The PLS-DA modeling of the data using group clustering as a Y-variable and phenolic content as an X-variable produced a model using three main components with R2Y= 0.921. Seventeen phenolic compounds were considered important in the regression model (VIP > 1), while the loading scatter plot (Figure 2d) revealed the distinctive phenolic compounds whose content was specific to each group. Therefore, high contents of dicaffeoylquinic acid isomer and quercetin galloyl pentoside were characteristic of SN5-LE (Group 1), whereas 3-caffeoylquinic acid, 5-caffeoylquinic acid, caffeic acid derivative, caffeoyl-kaempferol, lignan coumaroyl glucoside, coymaroylquinic acid, and isorhamnetin diglucoside were present in high concentrations in SN8-LE (Group 2). On the other hand, Group 3 samples were rich in 4-caffeoylquinic acid, and the phenolic content of the Group 4 samples was distinctive by its high concentrations of caftaric acid, quercetin malonyl diglucoside, quercetin caffeoyl pentoside, quercetin-3-rutinoside, and kaempferol-3-rutinoside.


A few dissimilarities in the qualitative composition of phenolic compounds between the methanolic extracts of flowers and leaves of S. nigra collected in the flowering stage from eleven different localities in Kosovo were revealed, nevertheless the quantitative differences were more evident. The multivariate statistical analysis revealed distinctive clustering patterns for the flower and leaf extracts, and several statistical indicators depicted the phenolic compounds that were present in higher concentrations and were specific for each group of samples.

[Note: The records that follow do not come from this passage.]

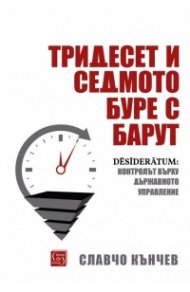 Тридесет и седмото буре с барут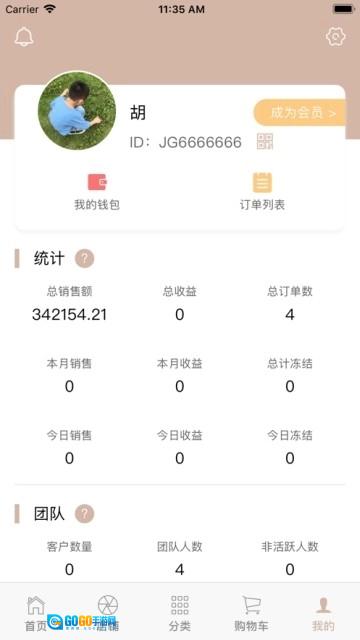 玩家艺术最新版图2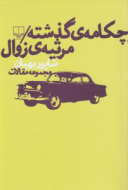 چکامه‌ی گذشته: مرثیه‌ی زوال /کتاب باز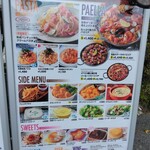 ピザーラエクスプレス 軽井沢店 - 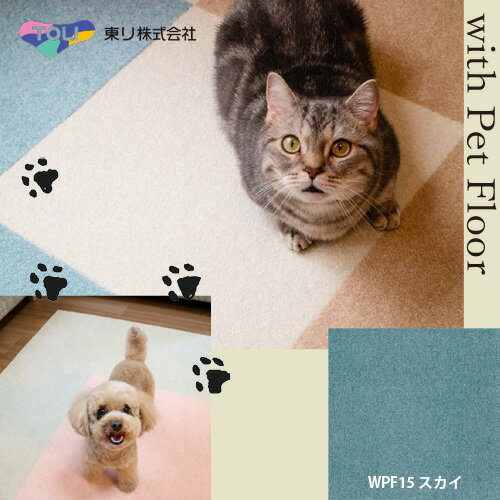 樂天商城 - 東リ ペットと人にやさしいカーペット ウィズペットフロアWPF15 スカイ 【40×40、10枚セット】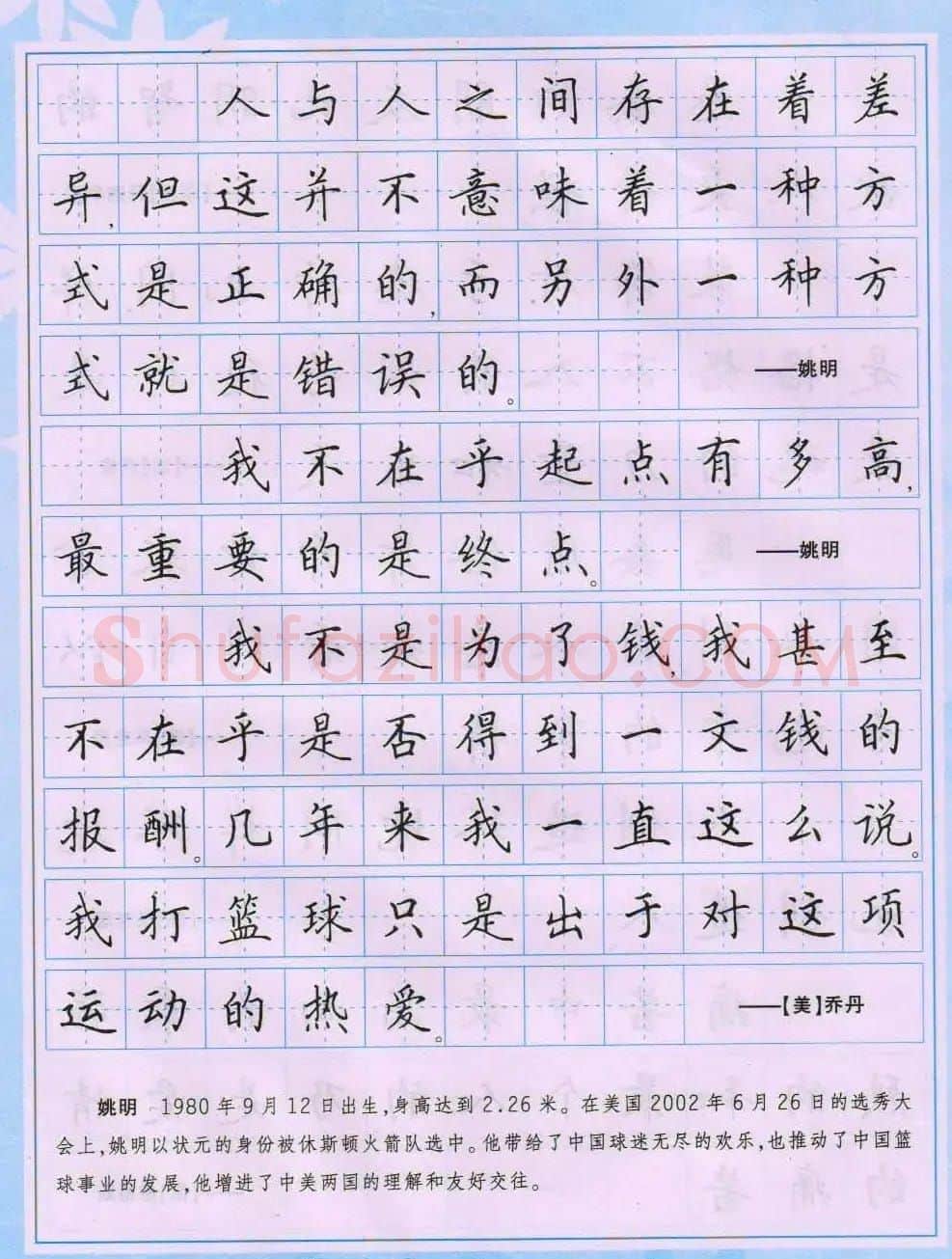 田英章硬笔书法字帖《楷书警句格言》 | 钢笔书法字帖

Ethics Committee Approval: Not necessary.

Informed Consent: Not necessary.

Peer-review: Externally peer reviewed.

Authorship Contributions

Concept: B.Q., V.E., Design: H.K., S.D., Data Collection or Processing: V.Q., Analysis or Interpretation: J.P.S., M.C., Literature Search: B.Q., V.E., N.G., Writing: B.Q., V.E., N.G.

Conflict of Interest: No conflict of interest was declared by the authors.

Financial Disclosure: The authors declared that this study received no financial support.